All except for one thing. You get to build the truck you always wanted. Rebuild, modify, customize: go crazy. Crack it open. Make it new again. Make it better. Make it custom.

And if you make it right, it will drive for another twenty five years or more, look new, clean, and sharp. You won't have monthly payments. Your insurance will be less.

I bought my Ranger for a little less than four K, and put another fifteen into it, but for all intents and purposes I'm driving something brand new.

The Ford dealer told me that I had the nicest old Ranger in the city.

I've chosen to upgrade instead of making payments. A couple years ago I had a shop install a Torsen limited slip. I remember afterwards the manager told me that his mechanic thought I was nuts...at least until he looked underneath.

Everything was brand new and in good repair. The truck had been repainted, not only on top but also underneath. After that mechanic finished, he took it out for a spin and found out that other upgrades made it handle right and tight and that it could stop on a dime.

That Torsen cost a couple thou but on hindsight the guys in the shop thought it was well woth it.

And, yes, the Ford dealers told be that old Rangers are very popular and that mine would easily sell in less than a week.

That raises an entirely different question. Maybe you might want to look around and see if there's another old Ranger that is in better shape.
 
As with anything, there are pluses and minuses to them. The rebuilding and reconditioning of the truck is going to be your call. From what you describe, I would.

The original Rangers can get into a lot of places that a lot of other vehicles can't because they are so small. The SLA front suspension is limiting but can get you into and out of a lot of places still. Not as well as a Ranger with TTB, but it will still do it. You just need to set the truck up right and know what you are doing.

The 6 foot bed still works pretty well for truck bed camping, though it will be pretty tight. I've done it in my 2011 and will continue to do it.
 
Rebuild?

It just needs a rear main and syncros.

Assuming it is a supercab so go find seats out of a first or second gen Explorer.
 
I might get a lot of flack for saying this, but I'm going to say it anyway. It's not really cost effective to restore any car or truck that is over twenty years old. It's got no bluebook value whatsoever. All that time and money will never ever make your truck worth any more that what it is now.

All except for one thing. You get to build the truck you always wanted. Rebuild, modify, customize: go crazy. Crack it open. Make it new again. Make it better. Make it custom.

And if you make it right, it will drive for another twenty five years or more, look new, clean, and sharp. You won't have monthly payments. Your insurance will be less.

Very true.

Another perspective, is that some people simply prefer older styling, the simpler "retro" driving experience, and the easier-to-maintain older technologies whether it's vehicles 20 years, 30 years or 50 years old.

++++++

* Objective A
Answer these questions using the discussion about restoring an old Ford Ranger:
(i) How much did the writer pay for the Ranger, and how much more was put into it?
(ii) What did a shop install in the writer's truck a couple of years ago?
(iii) What size bed is mentioned as still working well for truck bed camping?
* Objective B
Pick up the discussion about restoring an old Ford Ranger and continue it after its last sentence.

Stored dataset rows
++++++

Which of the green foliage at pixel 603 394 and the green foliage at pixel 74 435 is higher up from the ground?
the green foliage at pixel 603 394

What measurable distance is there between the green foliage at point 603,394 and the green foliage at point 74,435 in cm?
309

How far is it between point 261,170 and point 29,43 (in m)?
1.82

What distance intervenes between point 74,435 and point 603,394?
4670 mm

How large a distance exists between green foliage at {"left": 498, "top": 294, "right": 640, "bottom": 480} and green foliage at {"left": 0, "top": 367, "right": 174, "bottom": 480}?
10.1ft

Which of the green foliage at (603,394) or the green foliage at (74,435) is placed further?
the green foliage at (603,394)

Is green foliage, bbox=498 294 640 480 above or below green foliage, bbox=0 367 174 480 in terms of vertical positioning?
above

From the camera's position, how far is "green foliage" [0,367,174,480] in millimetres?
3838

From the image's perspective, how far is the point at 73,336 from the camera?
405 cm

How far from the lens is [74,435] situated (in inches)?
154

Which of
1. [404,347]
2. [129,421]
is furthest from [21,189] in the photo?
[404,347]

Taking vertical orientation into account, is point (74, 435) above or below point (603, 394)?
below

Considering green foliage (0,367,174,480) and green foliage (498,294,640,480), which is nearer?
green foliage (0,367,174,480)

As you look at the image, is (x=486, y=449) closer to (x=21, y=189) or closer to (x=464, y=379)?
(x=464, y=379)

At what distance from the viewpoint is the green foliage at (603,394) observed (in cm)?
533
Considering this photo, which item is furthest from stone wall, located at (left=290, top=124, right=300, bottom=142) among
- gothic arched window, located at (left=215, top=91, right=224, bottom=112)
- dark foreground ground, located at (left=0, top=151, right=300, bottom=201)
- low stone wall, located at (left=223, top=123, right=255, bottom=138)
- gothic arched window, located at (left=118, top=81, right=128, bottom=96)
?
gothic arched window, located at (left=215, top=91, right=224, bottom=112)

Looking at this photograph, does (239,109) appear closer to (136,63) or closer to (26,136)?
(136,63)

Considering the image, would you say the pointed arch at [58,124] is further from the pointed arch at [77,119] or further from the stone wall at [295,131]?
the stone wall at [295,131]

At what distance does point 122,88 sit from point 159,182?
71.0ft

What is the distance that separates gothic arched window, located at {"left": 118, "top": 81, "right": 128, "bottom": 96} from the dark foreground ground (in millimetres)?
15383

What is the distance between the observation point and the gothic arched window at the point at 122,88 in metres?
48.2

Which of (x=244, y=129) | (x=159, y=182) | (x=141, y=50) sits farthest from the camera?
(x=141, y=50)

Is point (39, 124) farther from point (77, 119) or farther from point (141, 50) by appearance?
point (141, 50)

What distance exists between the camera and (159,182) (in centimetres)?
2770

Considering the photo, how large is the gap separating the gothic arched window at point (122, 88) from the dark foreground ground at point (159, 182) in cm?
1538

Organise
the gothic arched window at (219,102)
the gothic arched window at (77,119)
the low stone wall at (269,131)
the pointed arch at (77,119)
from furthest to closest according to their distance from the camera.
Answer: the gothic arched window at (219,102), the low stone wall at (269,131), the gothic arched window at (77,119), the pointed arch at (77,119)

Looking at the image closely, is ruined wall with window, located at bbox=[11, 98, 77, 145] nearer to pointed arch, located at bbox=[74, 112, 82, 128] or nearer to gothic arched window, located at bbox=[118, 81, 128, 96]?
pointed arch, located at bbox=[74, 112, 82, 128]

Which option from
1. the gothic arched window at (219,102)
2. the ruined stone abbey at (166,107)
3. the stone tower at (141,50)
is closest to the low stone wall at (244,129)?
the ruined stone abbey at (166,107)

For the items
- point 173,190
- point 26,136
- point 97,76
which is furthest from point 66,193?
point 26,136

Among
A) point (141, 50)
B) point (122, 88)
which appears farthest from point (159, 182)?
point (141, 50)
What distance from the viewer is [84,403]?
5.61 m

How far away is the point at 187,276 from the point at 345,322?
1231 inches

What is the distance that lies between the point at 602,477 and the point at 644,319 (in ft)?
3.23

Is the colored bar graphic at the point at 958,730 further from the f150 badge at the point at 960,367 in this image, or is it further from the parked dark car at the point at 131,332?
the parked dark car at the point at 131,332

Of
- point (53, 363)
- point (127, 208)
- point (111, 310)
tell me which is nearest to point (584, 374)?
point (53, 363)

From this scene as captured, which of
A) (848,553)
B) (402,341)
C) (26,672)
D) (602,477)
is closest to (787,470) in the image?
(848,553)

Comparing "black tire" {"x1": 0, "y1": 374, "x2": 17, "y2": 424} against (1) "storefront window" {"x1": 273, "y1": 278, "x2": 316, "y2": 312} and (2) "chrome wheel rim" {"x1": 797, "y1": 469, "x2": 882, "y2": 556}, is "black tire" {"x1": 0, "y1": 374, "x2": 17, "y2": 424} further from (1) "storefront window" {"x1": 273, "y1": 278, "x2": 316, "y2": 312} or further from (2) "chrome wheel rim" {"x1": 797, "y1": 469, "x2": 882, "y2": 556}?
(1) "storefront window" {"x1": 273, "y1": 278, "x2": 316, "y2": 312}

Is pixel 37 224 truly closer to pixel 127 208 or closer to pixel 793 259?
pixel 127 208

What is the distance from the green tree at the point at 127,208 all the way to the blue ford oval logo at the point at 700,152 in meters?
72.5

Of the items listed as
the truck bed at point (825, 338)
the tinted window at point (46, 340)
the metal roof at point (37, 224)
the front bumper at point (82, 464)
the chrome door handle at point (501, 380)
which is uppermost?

++++++

* Final answer A
(i) A little less than four K, with another fifteen put into it.
(ii) A Torsen limited slip.
(iii) The 6 foot bed.

* Final answer B
My "newest" vehicles are 31 years old. I'm not a slave to a car dealer, mechanic or a monthly payment. And I don't worry about getting around, either.

It's mainly a thing that some of us dinosaurs prefer having what we grew up with and what we know, but you do see the occasional young person really digging driving something that is older than they are.

An older vehicle also makes for a great toy or second car.

With me, simpler is better. You can't buy 'em like that anymore. I don't want ANY nanny technology forced on me; I hate touch screens, and I have very little faith in current design, materials and workmanship when it comes to a new vehicle. And they ain't exactly cheap.

There are of course downsides with older ones- like parts availability, and finding a competent mechanic on things beyond your ability. Just don't look at it as a profitable investment; an older vehicle is still just transportation, but it is good, too, for pressing your "happy button".

If driving, owning and loving an older vehicle attracts you, by all means go for it. It'll be an experience, and you'll probably be a happier, better person for it.
 
I would say your answer is dependent on how comfortable you are working on your own vehicle. 246k is not much in the grand scheme of 4.0's if it has been maintained. 3-400k+ is not uncommon.

Skid plates are not available to buy as far as I know. They are not hard to fabricate but you need a welder and the other accoutrements.

Harbor Freight and Smittybilt winches are really good for the price. Affordable Offroad sells bumpers for your truck I think. If you go with that, I would recommend getting a winch with synthetic rope rather than steel cable.

Assuming it is a supercab so go find seats out of a first or second gen Explorer.

There are enough differences in 98+ seats and tracks that it's almost not even worth attempting to put older seats in those trucks. However anything up to 2011 should be a direct bolt in and there are a lot of those around. I think sometime around 08 or so they got kind of complicated with airbags and stuff though.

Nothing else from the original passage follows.